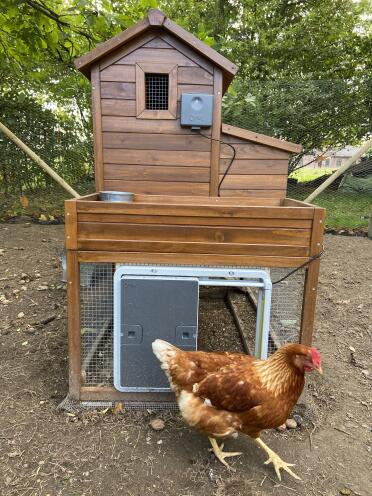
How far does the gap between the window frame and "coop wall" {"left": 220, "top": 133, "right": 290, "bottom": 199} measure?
0.54 m

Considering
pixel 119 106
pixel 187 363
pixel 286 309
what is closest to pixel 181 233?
pixel 187 363

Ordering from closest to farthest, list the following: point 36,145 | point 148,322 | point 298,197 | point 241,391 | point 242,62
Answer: point 241,391, point 148,322, point 36,145, point 298,197, point 242,62

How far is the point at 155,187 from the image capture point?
272 centimetres

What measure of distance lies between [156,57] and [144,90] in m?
0.24

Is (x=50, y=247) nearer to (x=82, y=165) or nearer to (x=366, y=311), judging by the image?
(x=82, y=165)

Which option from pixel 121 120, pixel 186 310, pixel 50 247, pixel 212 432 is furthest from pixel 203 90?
pixel 50 247

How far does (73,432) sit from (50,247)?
329 centimetres

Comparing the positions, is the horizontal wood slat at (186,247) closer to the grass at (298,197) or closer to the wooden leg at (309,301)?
the wooden leg at (309,301)

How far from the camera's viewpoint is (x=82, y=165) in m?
5.86

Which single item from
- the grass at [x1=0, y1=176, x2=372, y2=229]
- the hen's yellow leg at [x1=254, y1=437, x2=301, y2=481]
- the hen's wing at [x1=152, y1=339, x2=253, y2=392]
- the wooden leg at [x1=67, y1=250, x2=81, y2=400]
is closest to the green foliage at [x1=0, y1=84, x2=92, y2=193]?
the grass at [x1=0, y1=176, x2=372, y2=229]

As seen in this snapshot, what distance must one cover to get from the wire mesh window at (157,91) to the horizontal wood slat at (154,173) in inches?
17.6

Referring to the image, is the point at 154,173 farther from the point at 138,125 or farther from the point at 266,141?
the point at 266,141

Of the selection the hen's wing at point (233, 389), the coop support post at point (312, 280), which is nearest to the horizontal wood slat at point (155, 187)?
the coop support post at point (312, 280)

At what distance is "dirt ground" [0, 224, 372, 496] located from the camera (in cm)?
144
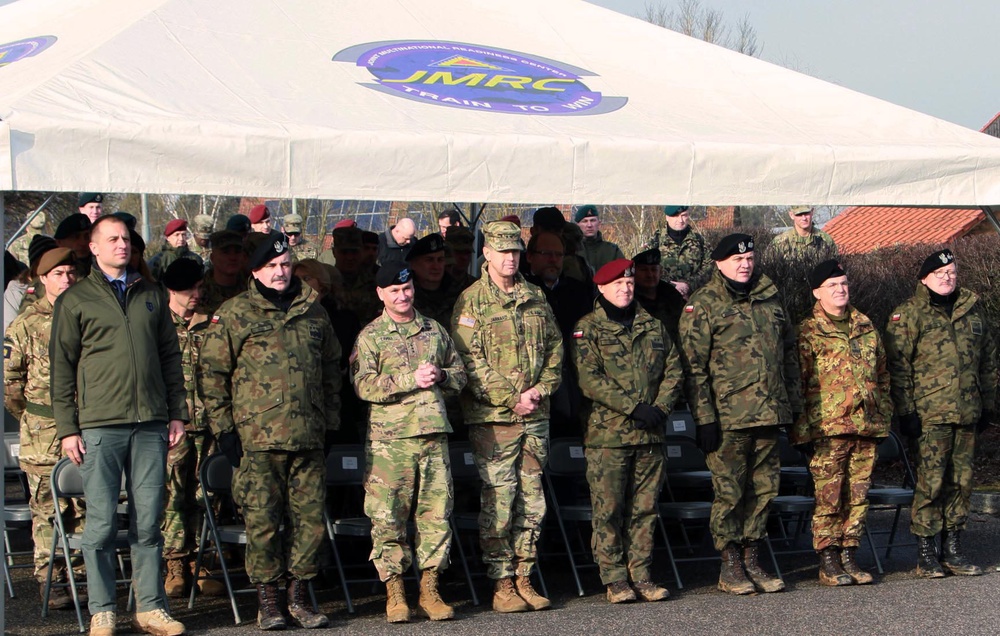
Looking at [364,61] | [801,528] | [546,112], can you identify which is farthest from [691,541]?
[364,61]

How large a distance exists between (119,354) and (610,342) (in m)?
2.75

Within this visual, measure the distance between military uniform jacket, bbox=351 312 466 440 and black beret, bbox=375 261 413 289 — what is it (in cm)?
21

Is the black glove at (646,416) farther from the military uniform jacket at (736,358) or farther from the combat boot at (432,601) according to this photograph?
the combat boot at (432,601)

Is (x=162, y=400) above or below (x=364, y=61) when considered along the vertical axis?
below

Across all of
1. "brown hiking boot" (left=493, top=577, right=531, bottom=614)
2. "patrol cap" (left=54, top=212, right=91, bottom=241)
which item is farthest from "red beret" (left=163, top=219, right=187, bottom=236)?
"brown hiking boot" (left=493, top=577, right=531, bottom=614)

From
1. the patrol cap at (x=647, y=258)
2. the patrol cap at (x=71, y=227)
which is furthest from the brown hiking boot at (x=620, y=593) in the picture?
the patrol cap at (x=71, y=227)

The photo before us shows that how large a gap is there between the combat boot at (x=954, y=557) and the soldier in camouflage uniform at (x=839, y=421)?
0.68 meters

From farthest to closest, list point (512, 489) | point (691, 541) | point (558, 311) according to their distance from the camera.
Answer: point (691, 541) < point (558, 311) < point (512, 489)

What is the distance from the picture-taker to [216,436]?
6.85 metres

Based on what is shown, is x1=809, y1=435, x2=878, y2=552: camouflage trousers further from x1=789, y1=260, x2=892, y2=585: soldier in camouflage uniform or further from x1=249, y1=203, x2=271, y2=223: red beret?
x1=249, y1=203, x2=271, y2=223: red beret

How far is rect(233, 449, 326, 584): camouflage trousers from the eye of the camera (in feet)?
22.1

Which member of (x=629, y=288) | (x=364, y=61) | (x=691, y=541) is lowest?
(x=691, y=541)

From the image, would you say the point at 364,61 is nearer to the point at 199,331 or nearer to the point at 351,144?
the point at 351,144

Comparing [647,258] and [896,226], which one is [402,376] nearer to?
[647,258]
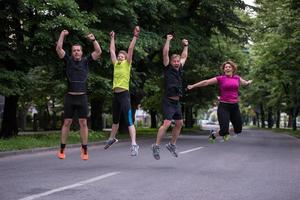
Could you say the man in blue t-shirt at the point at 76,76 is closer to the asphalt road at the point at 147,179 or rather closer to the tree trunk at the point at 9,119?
the asphalt road at the point at 147,179

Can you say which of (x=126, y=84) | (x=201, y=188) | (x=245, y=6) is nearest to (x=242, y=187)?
(x=201, y=188)

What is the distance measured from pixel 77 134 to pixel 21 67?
5132 millimetres

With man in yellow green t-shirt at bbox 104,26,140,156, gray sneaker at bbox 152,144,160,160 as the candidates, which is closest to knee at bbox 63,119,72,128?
man in yellow green t-shirt at bbox 104,26,140,156

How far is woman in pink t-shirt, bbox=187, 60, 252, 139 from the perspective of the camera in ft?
38.9

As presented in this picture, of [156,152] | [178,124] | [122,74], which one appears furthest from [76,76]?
[178,124]

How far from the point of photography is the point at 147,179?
11656 mm

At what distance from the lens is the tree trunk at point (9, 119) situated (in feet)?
86.3

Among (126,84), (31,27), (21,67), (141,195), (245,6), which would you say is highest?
(245,6)

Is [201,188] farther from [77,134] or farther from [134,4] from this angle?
[77,134]

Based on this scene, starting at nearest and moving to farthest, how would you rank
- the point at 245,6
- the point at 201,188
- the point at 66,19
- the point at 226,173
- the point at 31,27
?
the point at 201,188 → the point at 226,173 → the point at 66,19 → the point at 31,27 → the point at 245,6

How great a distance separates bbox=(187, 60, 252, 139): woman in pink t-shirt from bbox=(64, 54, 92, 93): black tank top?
2461mm

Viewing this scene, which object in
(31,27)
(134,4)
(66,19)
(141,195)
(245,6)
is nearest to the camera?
(141,195)

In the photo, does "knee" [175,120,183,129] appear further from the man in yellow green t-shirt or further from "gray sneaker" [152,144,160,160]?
the man in yellow green t-shirt

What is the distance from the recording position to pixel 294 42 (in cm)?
3441
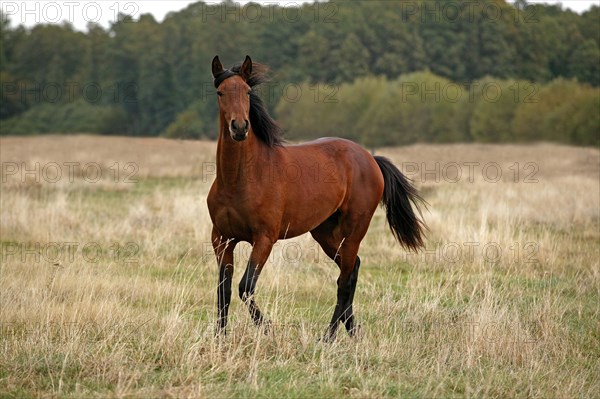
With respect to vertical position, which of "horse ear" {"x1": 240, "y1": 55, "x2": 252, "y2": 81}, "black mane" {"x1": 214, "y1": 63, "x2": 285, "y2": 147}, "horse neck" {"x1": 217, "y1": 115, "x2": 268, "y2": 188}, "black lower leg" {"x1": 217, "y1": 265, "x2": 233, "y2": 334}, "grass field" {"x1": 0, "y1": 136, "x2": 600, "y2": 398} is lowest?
"grass field" {"x1": 0, "y1": 136, "x2": 600, "y2": 398}

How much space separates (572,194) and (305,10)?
189ft

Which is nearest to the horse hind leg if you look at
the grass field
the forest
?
the grass field

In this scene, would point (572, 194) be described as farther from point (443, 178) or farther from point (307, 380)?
point (307, 380)

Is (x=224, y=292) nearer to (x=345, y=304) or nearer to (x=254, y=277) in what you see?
(x=254, y=277)

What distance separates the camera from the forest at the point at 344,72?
3547 centimetres

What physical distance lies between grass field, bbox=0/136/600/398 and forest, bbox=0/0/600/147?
16.1 m

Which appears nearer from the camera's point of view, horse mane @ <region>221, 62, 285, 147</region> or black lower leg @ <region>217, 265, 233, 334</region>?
black lower leg @ <region>217, 265, 233, 334</region>

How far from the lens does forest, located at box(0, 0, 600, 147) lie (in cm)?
3547

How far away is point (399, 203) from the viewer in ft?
25.6

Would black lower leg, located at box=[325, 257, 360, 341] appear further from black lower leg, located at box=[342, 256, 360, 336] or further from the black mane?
the black mane

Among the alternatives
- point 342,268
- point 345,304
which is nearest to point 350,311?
point 345,304

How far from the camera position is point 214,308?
24.0 feet

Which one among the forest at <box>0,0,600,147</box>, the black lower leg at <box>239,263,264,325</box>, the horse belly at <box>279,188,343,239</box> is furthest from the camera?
the forest at <box>0,0,600,147</box>

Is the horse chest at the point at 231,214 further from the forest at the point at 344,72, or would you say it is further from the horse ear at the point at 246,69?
the forest at the point at 344,72
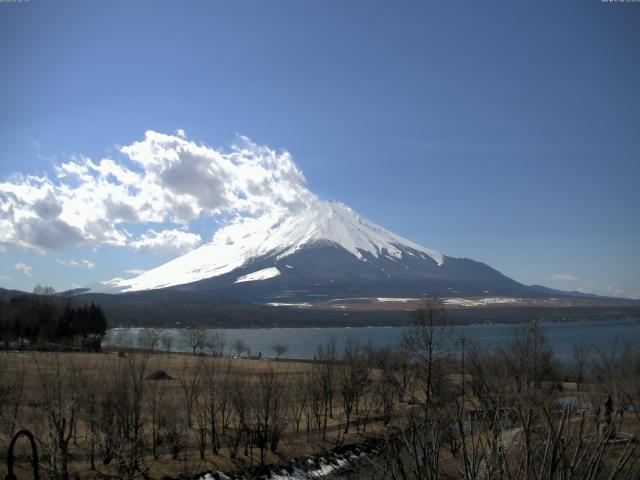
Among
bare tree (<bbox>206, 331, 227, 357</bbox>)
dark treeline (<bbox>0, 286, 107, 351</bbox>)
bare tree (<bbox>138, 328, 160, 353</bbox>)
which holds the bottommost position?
bare tree (<bbox>206, 331, 227, 357</bbox>)

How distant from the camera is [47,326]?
3440 inches

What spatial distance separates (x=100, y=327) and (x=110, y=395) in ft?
252

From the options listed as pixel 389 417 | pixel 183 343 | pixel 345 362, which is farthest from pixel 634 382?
pixel 183 343

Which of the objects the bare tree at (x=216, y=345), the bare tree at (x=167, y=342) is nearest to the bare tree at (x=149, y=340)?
the bare tree at (x=167, y=342)

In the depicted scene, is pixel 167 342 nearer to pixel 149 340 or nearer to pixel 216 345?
pixel 149 340

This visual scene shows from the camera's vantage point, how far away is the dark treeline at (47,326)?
270ft

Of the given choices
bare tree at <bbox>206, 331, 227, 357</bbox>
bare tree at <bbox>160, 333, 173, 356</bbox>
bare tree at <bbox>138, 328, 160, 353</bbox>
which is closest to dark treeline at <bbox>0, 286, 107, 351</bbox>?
bare tree at <bbox>138, 328, 160, 353</bbox>

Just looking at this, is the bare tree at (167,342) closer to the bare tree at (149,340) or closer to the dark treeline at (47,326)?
the bare tree at (149,340)

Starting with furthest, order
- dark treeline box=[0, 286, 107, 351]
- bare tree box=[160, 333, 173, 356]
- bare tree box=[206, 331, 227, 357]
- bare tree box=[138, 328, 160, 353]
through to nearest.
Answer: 1. bare tree box=[206, 331, 227, 357]
2. bare tree box=[160, 333, 173, 356]
3. bare tree box=[138, 328, 160, 353]
4. dark treeline box=[0, 286, 107, 351]

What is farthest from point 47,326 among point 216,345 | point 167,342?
point 216,345

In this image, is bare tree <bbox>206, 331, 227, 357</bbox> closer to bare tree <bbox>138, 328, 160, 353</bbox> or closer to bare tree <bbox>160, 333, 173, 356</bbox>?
bare tree <bbox>160, 333, 173, 356</bbox>

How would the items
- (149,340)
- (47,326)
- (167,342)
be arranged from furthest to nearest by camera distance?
(167,342)
(149,340)
(47,326)

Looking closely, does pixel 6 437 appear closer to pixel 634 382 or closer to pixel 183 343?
pixel 634 382

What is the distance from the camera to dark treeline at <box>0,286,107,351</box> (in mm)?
82312
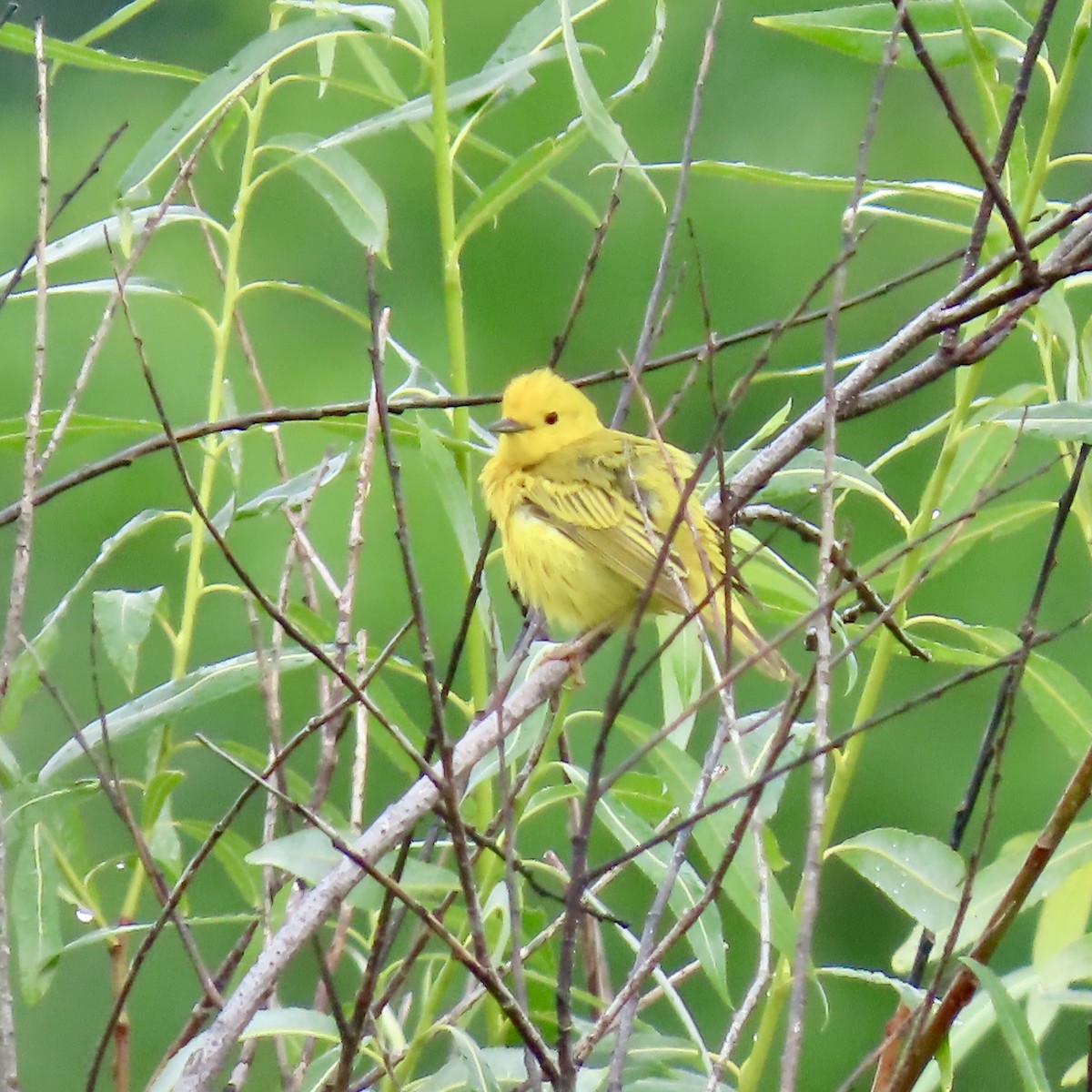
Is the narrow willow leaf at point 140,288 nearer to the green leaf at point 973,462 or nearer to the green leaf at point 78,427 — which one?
the green leaf at point 78,427

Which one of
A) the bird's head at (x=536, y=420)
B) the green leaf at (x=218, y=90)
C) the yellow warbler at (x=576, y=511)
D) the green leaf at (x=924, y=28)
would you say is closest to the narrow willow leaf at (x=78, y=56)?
the green leaf at (x=218, y=90)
----
Written request:
Present the entries as a numbered list, running from the start of the entries through the line that contains "272 centimetres", with both ends included. Leave out blank lines and pictures.

Task output:
1. How far does the gap between the window frame and "coop wall" {"left": 220, "top": 133, "right": 290, "bottom": 199} measure?
2. 0.54 m
3. Considering
4. pixel 119 106
5. pixel 187 363
6. pixel 286 309
7. what is closest to pixel 181 233?
8. pixel 187 363
9. Ordering from closest to farthest, list the following: point 36,145 | point 148,322 | point 298,197 | point 241,391 | point 242,62
10. Answer: point 241,391, point 148,322, point 36,145, point 298,197, point 242,62
11. How far is the point at 155,187 from the image capture point?
12. 272 centimetres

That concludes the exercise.